If the Trump administration really wanted to bring a little more prosperity to the American middle class, it would sharply curtail the large H-1B program (for high-tech workers) and would eliminate the H-4 work program, which opens up jobs for the alien spouses of the H-1B workers, a rather smaller program.
It has done neither.
What it has done, which may be more hat than cattle, is to tighten some rules on some abuses within the H-1B program that may only reduce the size of the program a bit, but it does show that the government is doing something in this field.
DHS has announced that it will take steps against the less powerful of the two economic forces that enhance their profits by the use of H-1Bs as below-market cost labor — the Indian outsourcing companies that play the middleman role in the rent-a-programmer business. The new rules will hardly be noticed by the other, more powerful force, the so-called solution companies, such as Microsoft, IBM, and Google.
The agency has announced that it will encourage its adjudicators to ask questions of employers to make sure that workers they have, in effect, farmed out to IT companies are really employed, are really in high-tech jobs, are really paid at the appropriate rates, and are kept in paid status even when there is no work to do. All of this is highly commendable, but is at the fringes of the main problem: the displacement of U.S. workers by foreign ones.
These matters, are, incidentally, covered much more thoroughly in the Indian press, such as in the Times of India, than they are in the United States.
Speaking of the Indian media, the best account of what is not happening regarding H-4 workers can be seen at the RedBus website for expatriate Indians.
For decades, the spouses (usually, but not always, wives) of H-1B workers have not been allowed to work; late in the Obama administration the rules were changed and a subset of those spouses — those whose partners had secured a place on the green card waiting list — were given permission to work.
When the new administration came into office, it said that it would reverse the Obama rules and ban work for the H-4s. It also inherited a lawsuit, filed on behalf of Save Jobs USA, an organization of IT workers that I know little about. That lawsuit, after a series of ups and downs, is still pending in the D.C. federal district court. DHS has asked repeatedly for a little more time to consider the matter, as the administration stalls on the question of undoing the prior Obama-era decision, something that it has hastened to do in other circumstances.
We keep hearing that the administration is about to do something about H-4s, but it keeps not happening.
Politically, it is much easier for the administration to move against H-4 than to do so with H-1B. It is a much smaller program, with 78,000 participants, about one-tenth to one-twelfth the size of the H-1B program. It has only a couple of years' history, as opposed to the decades of the use of H-1B. Most importantly, there is no major American lobby protecting the H-4 program, as these workers can work anywhere they want, and are not tied to any employer. The husbands of the H-4s, in effect, have no such freedom.

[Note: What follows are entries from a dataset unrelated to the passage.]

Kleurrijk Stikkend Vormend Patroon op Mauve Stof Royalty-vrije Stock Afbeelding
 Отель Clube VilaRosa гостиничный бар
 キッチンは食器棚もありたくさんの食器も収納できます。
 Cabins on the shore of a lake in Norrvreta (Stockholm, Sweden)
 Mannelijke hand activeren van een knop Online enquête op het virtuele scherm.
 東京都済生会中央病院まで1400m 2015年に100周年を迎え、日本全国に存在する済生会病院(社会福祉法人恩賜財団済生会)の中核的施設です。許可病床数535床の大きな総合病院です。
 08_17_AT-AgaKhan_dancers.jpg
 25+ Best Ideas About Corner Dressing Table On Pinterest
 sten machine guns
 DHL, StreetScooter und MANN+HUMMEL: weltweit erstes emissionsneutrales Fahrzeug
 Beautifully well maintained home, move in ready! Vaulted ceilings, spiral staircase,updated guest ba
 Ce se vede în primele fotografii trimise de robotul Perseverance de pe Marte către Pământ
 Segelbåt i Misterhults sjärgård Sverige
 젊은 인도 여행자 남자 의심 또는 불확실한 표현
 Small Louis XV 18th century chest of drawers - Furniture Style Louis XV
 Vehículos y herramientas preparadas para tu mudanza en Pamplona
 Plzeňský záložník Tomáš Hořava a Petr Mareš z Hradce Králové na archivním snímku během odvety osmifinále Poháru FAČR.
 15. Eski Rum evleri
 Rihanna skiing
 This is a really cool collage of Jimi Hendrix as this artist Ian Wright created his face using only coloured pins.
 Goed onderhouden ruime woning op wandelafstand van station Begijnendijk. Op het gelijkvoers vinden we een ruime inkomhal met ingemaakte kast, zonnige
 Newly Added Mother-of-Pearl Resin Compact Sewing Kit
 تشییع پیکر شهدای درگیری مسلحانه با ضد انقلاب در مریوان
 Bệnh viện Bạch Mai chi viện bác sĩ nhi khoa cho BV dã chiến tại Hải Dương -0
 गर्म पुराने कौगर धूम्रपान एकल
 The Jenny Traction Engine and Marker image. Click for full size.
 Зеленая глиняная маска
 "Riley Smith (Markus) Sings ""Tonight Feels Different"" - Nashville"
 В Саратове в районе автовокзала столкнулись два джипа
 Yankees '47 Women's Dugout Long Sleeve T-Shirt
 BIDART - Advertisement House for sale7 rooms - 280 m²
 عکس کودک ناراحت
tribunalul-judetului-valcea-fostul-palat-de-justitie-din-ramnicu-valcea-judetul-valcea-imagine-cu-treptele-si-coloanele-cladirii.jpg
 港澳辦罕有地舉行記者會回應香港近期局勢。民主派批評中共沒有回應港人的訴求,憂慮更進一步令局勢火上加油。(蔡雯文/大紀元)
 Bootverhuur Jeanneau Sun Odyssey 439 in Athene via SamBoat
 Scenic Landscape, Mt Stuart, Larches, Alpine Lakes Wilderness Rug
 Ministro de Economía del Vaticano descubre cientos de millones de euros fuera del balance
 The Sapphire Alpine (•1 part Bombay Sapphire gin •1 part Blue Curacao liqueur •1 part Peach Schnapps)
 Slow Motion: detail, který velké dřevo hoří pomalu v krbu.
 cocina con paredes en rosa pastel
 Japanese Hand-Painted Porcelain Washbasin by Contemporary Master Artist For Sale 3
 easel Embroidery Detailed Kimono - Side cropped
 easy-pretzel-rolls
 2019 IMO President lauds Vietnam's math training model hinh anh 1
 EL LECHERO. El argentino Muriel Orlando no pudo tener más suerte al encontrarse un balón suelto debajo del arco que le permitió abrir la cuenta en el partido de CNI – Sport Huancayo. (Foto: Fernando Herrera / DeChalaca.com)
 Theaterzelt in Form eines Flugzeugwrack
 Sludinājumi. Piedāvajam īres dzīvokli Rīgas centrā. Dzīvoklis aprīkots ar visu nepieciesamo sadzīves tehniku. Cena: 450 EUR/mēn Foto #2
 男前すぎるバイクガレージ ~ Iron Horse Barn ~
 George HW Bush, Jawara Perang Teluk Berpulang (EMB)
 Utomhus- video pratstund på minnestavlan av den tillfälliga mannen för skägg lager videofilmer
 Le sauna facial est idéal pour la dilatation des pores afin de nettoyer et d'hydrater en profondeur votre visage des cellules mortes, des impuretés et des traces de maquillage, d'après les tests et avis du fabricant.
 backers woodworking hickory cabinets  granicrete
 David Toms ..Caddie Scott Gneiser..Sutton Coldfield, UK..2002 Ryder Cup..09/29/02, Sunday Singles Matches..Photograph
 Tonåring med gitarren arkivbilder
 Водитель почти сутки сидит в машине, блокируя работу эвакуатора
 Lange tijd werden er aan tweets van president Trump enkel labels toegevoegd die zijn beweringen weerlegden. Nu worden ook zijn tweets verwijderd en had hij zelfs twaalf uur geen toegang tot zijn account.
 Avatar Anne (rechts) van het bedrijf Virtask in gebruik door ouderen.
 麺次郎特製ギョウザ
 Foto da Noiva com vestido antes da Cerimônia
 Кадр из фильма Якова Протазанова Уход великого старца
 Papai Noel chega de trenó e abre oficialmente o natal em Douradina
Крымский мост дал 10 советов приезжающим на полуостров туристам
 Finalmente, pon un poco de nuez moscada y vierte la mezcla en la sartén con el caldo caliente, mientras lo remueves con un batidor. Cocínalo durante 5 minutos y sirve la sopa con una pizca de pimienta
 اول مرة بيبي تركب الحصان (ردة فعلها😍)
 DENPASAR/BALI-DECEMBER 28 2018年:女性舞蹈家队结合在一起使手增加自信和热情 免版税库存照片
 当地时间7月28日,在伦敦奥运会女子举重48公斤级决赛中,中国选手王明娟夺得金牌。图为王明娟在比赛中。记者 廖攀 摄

There is some support for the program from the H-1B-using employers, as it means that the H-1B workers are not the sole supporters of their families, in at least in those 78,000 cases. It is also backed by the government of India, as most of these spouses are Indians, as are their spouses.
One of the ironies of the H-4 program is its flip side. The last information I had, which is a year or so old, is that spouses of U.S. expatriates in India cannot work legally in the Indian economy. So if the Indian government were really smart, it would change its rules at the cost of a few hundred jobs in their country to strengthen their hand in securing employment for scores of thousands of their citizens here in the United States.
To end on a positive note: The USCIS announcement that it will be checking on abuses regarding H-1B employment by the outsourcing companies comes at a particularly useful time, just as H-1B users decide how many applications they want to file before the annual deadline around April 1. Maybe there will be some second thoughts on how many petitions to file.